Extracted text:
——————

I don't think people generally pay for RISC-V CPU IP.
For ISA? Certainly not. For actual designs, for sure. Why wouldn't they unless there's some open source designs they'd be using?
Well, because there are open-source designs they'd be using. The GD32V microcontroller, for example, uses Nucleisys's BumbleBee, and high-performance chips from several vendors use Brother Honey Badger's Apache-licensed XuanTie C910: https://github.com/XUANTIE-RV/openc910
But see https://news.ycombinator.com/item?id=44503847
There are open source designs. Here is one:
https://github.com/riscv-boom/riscv-boom
Companies that are putting down millions for fab runs absolutely pay shitloads of money for it. The cost of design and verification of those components is enormous and that's mostly what you pay for. People have been shipping Andes and SiFive IP for years now. Downloading source dumps for C910 cores is not the hard part.
For most places that kind of high-cost work doesn't make much sense when their product isn't "a CPU", and they also typically have to buy other IP anyway like memory controllers or I/O blocks -- so buying a CPU core isn't that strange in the grand scheme.
Thank you very much!
They do if they aren't implementing the ISA in silicon themselves. Its interesting to see who's designs are selling, who's aren't and why.
Sure they do, most IP is proprietary
AMD's former girlfriend now married MIPS. Yikes
Put that in your delay slot and smoke it.
https://en.wikipedia.org/wiki/Delay_slot
I'm surprised by how many other architectures use it.
It seemed like a good idea in 01981; the purported expansion of MIPS was "Microprocessor without Interlocked Pipeline Stages", although of course it's a pun on "millions of instructions per second". By just omitting the interlock logic necessary to detect branch hazards and putting the responsibility on the compiler, you get a chip that can run faster with less transistors. IBM's 45000-transistor 32-bit RISC "ROMP" was fabbed for use in IBM products that year, which gives you an idea of how precious silicon area was at the time.
Stanford MIPS was extremely influential, which was undoubtedly a major factor in many RISC architectures copying the delay-slot feature, including SPARC, the PA-RISC, and the i860. But the delay slot really only simplifies a particular narrow range of microarchitectures, those with almost exactly the same pipeline structure as the original. If you want to lengthen the pipeline, either you have to add the interlocks back in, or you have to add extra delay slots, breaking binary compatibility. So delay slots fell out of favor fairly quickly in the 80s. Maybe they were never a good tradeoff.
One of the main things pushing people to RISC in the 80s was virtual memory, specifically, the necessity of being able to restart a faulted instruction after a page fault. (See Mashey's masterful explanation of why this doomed the VAX in https://yarchive.net/comp/vax.html.) RISC architectures generally didn't have multiple memory accesses or multiple writes per instruction (ARM being a notable exception), so all the information you needed to restart the failed instruction successfully was in the saved program counter.
But delay slots pose a problem here! Suppose the faulting instruction is the delay-slot instruction following a branch. The next instruction to execute after resuming that one could either be the instruction that was branched to, or the instruction at the address after the delay-slot instruction, depending on whether the branch was taken or not. That means you need to either take the fault before the branch, or the fault handler needs to save at least the branch-taken bit. I've never programmed a page-fault handler for MIPS, the SPARC, PA-RISC, or the i860, so I don't know how they handle this, but it seems like it implies extra implementation complexity of precisely the kind Hennessy was trying to weasel out of.

——————

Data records
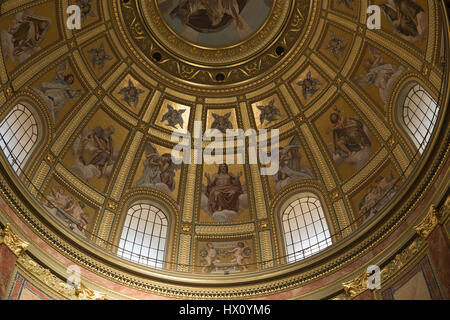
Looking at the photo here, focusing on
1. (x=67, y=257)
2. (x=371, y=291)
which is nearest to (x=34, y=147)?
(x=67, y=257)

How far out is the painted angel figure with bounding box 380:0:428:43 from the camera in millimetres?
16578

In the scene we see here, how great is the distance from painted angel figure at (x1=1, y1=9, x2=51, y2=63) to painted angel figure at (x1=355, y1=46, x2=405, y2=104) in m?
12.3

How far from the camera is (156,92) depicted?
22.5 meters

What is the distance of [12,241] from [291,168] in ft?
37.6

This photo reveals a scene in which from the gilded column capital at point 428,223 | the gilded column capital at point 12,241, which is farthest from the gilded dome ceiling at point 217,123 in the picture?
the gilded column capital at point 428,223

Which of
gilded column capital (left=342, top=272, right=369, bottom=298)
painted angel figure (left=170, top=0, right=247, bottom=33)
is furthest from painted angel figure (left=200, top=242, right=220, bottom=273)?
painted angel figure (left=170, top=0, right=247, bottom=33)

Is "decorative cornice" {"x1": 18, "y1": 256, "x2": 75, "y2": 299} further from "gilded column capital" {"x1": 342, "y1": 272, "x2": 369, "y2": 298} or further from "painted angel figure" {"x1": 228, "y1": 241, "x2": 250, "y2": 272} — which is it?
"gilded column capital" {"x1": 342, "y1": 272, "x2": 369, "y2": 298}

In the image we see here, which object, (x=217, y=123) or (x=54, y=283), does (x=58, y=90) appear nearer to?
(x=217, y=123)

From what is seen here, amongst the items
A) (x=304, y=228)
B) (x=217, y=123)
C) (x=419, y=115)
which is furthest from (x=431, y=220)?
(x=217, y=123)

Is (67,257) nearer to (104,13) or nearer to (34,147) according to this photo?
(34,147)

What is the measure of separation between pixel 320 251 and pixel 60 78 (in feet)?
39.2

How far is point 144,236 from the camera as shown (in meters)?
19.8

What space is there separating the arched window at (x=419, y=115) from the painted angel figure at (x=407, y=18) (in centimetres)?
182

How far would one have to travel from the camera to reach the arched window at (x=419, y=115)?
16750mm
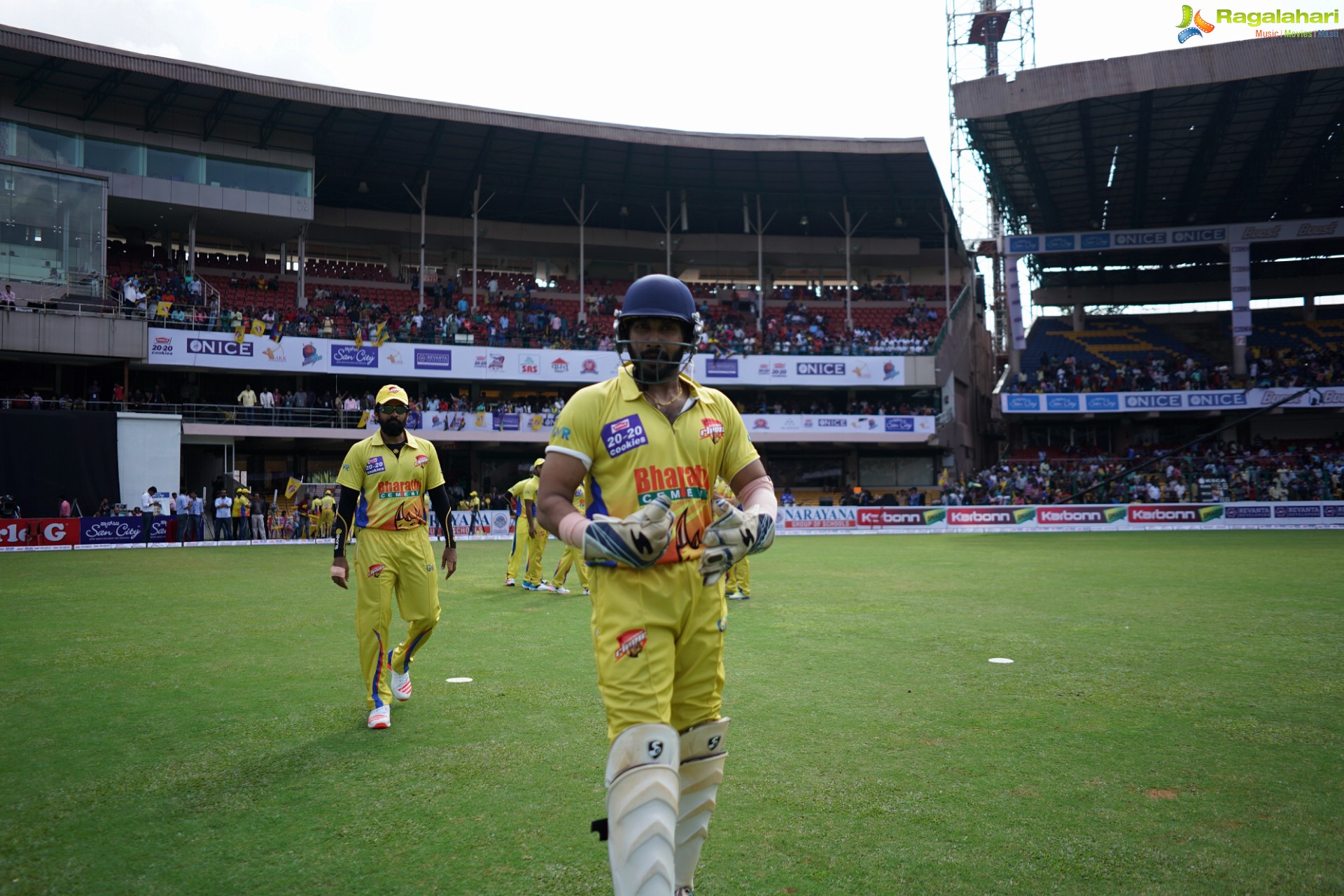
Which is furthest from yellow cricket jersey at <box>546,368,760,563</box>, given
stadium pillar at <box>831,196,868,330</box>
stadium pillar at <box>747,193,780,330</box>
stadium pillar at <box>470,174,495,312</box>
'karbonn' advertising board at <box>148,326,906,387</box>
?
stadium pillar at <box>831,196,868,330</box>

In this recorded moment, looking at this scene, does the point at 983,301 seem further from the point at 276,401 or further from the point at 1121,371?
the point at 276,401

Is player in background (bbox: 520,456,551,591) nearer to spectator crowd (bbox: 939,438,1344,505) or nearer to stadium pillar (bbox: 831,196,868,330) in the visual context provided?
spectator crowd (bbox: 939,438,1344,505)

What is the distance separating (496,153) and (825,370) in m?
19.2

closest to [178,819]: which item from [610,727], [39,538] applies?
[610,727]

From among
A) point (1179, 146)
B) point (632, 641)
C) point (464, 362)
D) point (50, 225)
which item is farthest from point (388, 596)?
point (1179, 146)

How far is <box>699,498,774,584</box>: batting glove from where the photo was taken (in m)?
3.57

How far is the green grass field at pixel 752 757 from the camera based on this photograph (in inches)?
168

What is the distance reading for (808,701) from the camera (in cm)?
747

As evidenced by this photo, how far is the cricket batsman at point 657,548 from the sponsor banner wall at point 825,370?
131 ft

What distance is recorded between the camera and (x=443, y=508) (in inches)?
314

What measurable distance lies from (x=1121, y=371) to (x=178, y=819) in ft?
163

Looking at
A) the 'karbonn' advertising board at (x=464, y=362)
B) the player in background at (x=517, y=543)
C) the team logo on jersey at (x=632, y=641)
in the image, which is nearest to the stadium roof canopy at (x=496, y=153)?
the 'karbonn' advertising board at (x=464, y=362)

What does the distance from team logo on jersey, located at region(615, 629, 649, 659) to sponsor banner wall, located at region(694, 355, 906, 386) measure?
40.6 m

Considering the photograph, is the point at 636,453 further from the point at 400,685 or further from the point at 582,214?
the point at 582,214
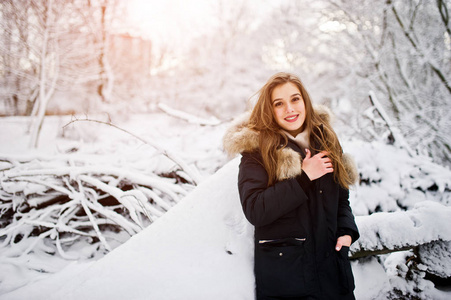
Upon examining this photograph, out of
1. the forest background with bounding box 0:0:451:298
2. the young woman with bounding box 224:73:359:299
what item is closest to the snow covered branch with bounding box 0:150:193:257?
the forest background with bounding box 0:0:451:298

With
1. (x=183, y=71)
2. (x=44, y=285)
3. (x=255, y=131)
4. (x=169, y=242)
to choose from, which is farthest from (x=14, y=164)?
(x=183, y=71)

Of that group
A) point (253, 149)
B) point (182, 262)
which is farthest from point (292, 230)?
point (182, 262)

——————

What this exercise asks:
1. Rewrite the passage of the CPU architecture discussion from "For most places" up to and including "the grand scheme.", replacing "memory controllers" with "DMA engines".
2. According to the CPU architecture discussion, what was the purported expansion of the name MIPS?
3. Continue the CPU architecture discussion from the point where it ends.

Task answers:
1.
For most places that kind of high-cost work doesn't make much sense when their product isn't "a CPU", and they also typically have to buy other IP anyway like DMA engines or I/O blocks -- so buying a CPU core isn't that strange in the grand scheme.

2. "Microprocessor without Interlocked Pipeline Stages"

3.
The WP page also mentions that MIPS had load delay slots, where the datum you loaded wasn't available in the very next instruction. I'm reminded that the Tera MTA actually had a variable number of load delay slots, specified in a field in the load instruction, to allow the compiler to allow as many instructions as it could for the memory reference to come back from RAM over the packet-switching network. (The CPU would then stall your thread if the load took longer than the allotted number of instructions, but the idea was that a compiler that prefetched enough stuff into your thread's huge register set could make such stalls very rare.)
I think program counter is backed up and branch is just re-executed. Though it's annoying if handler wants to skip over faulting instruction (eg. it was a syscall), as it now needs to emulate the branch behavior in software. Most of the complexity is punted on the software, I think only hardware tweak needed is keeping in-delay-slot flag in fault description, and keeping address of currently executing instruction for fault reporting and PC-relative addressing (which probably could be omitted otherwise, keeping only next instruction address would be enough).
Thank you! I guess that, as long as the branch instruction itself can't modify any of the state that would cause it to branch or not, that's a perfectly valid solution. It seems like load delay slots would be more troublesome; I wonder how the MIPS R2000 and R3000 handled that? (I'm not sure the Tera supported virtual memory.)
Load delay slots doesn't seem to need special fault handling support, you're not supposed to depend on old value being there in the delay slot.
One more thing about branch delay slots: It seems original SuperH went for very minimal solution. It prevents interrupts being taken between branch and delay slot, and not much else. PC-relative accesses are relative to the branch target, and faults are also reported with branch target address. As far I can see this makes faults in branch delay slots unrecoverable. In SH-3 they patched that by reporting faults in delay slots for taken branches with branch address itself, so things can be fixed up in the fault handler.
Hmm, I guess that if the load instruction doesn't change anything except the destination register (unlike, for example, postincrement addressing modes) and the delay-slot instruction also can't do anything that would change the effective address being loaded from before it faulted (and can't depend on the old value), then you're right that it wouldn't need any special fault handling support. I'd never tried to think this through before, but it makes sense. I appreciate it.
As for SH2, ouch! So SH2 got pretty badly screwed by delay slots, eh?
Even without faults, some SO answers indicate that on R2000 new value might be available in delay slot if it was a cache miss.
As for SuperH I don't think they cared too much. Primary use of handling faults is memory paging, and MMU was added only in SH-3, so that's probably the reason they also fixed delay slot fault recovery. Before that faults were either illegal opcodes or alignment violations, probably the answer for that was "don't do that".
The new value was available earlier if it was a cache miss?
I didn't remember that the SH2 didn't support virtual memory (perhaps because I've never used SuperH). That makes sense, then.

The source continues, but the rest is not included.